▶ [抜粋]:

大学院生:鶴田 菜摘 / 助教:フィオナ・スピレット / 教授:桐原 聡秀
大学院生:鶴田 菜摘 / 助教:フィオナ・スピレット / 教授:桐原 聡秀
粉体分散光造形プロセス
どのようにして多次元構造を製造するのか 論文
光硬化性樹脂に金属やセラミック粉体を混合し、光造形を実施すれば複合材料の構造体を精密成型できます。素材粉体を分散した液体樹脂を容器に入れ、沈殿しないように攪拌しながら紫外線レーザで描画し、任意形状の2次元断面を次々に積層すれば、複雑形状の3次元構造を精密に製造できます。プラスチック製の構造体に金属粉体を混合すれば強度が向上するだけでなく導電体として利用できますし、セラミック粉体を混合すれば絶縁性が向上し誘電体としても応用できます。樹脂による構造成形に加えて分散粒子による機能付与が実現します。
自転公転式ペースト素材調合
どのようにして多次元構造を製造するのか 論文
微粒子ペーストの調合には自転公転式の攪拌脱泡装置を活用します。固体微粒子と液体樹脂を混合して容器へ入れ、密封した状態で公転させますと、遠心分離により空気が抜けてゆきます。これと同時に容器を自転させますと、微粒子を樹脂へ混合分散することが可能です。微粒子の分散量を調節することで、力を加えると流動化し、力を抜くと固形化する、特殊なチクソ性流体が得られます。微粒子が半分以上の堆積を占める光硬化性の樹脂ペーストが調合でき、光造形を経て脱脂焼成により緻密な組織が得られる、最適なペースト素材なのです。

(コレクションから抜き出した記録)
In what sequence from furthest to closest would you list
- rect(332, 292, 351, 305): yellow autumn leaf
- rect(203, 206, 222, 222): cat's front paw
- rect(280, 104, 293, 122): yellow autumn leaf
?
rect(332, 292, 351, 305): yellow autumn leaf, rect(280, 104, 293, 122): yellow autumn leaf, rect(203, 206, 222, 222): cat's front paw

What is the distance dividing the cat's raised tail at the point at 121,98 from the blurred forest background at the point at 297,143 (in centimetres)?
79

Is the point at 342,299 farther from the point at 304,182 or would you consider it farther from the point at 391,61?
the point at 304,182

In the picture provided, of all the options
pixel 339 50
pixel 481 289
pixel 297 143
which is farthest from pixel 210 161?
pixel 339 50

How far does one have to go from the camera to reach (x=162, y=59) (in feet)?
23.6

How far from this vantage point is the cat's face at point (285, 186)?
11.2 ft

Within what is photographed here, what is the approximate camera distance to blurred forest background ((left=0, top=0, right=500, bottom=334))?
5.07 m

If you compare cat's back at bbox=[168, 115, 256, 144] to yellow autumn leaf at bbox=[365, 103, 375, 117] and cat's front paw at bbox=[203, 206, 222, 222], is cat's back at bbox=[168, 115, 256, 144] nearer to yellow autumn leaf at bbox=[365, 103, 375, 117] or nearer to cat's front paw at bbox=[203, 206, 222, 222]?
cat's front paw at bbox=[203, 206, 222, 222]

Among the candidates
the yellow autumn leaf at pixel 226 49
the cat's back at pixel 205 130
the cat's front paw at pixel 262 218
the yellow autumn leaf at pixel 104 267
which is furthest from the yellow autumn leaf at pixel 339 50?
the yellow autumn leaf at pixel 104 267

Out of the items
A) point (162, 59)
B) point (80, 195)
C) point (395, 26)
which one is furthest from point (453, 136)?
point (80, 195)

==

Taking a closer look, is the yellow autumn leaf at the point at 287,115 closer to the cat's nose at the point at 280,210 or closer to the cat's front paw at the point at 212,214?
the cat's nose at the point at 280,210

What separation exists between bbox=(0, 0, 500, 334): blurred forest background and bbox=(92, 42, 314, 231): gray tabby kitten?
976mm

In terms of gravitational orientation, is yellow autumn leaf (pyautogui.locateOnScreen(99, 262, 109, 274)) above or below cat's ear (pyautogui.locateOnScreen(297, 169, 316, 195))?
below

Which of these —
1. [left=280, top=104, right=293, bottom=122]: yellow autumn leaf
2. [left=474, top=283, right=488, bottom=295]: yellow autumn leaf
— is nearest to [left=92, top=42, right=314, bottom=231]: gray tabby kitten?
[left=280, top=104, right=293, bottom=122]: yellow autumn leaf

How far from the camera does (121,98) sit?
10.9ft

▶ [目標 A]:
抜粋をもとに、次の問いに答えよ。
(i) 素材粉体を分散した液体樹脂に描画するのに使うものは何か。
(ii) セラミック粉体を混合すると、何が向上するか。
(iii) 密封した容器を公転させると、何によって空気が抜けるか。
▶ [目標 B]: 抜粋のうち「自転公転式ペースト素材調合」から「最適なペースト素材なのです。」までを、一字も変えずに書き写せ。
この一覧は抜粋とは関係がない。

▶ [完全な解答 A]:
(i) 紫外線レーザ
(ii) 絶縁性
(iii) 遠心分離

▶ [完全な解答 B]:
自転公転式ペースト素材調合
どのようにして多次元構造を製造するのか 論文
微粒子ペーストの調合には自転公転式の攪拌脱泡装置を活用します。固体微粒子と液体樹脂を混合して容器へ入れ、密封した状態で公転させますと、遠心分離により空気が抜けてゆきます。これと同時に容器を自転させますと、微粒子を樹脂へ混合分散することが可能です。微粒子の分散量を調節することで、力を加えると流動化し、力を抜くと固形化する、特殊なチクソ性流体が得られます。微粒子が半分以上の堆積を占める光硬化性の樹脂ペーストが調合でき、光造形を経て脱脂焼成により緻密な組織が得られる、最適なペースト素材なのです。